● Exercise data
|---|

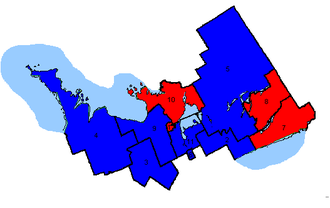 Canadian federal election results in Central Ontario - Key map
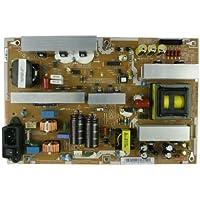 Sparepart: Samsung DC VSS LCD Monitor 40, BN44-00309D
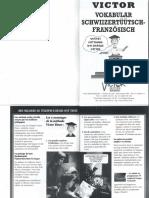 Glossary and dialogs - SG to Fra.pdf.pdf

|---|

● The problem
Write out the listing again word for word, but without its pictures.

● Your response
 Canadian federal election results in Central Ontario - Key map
 Sparepart: Samsung DC VSS LCD Monitor 40, BN44-00309D
 Glossary and dialogs - SG to Fra.pdf.pdf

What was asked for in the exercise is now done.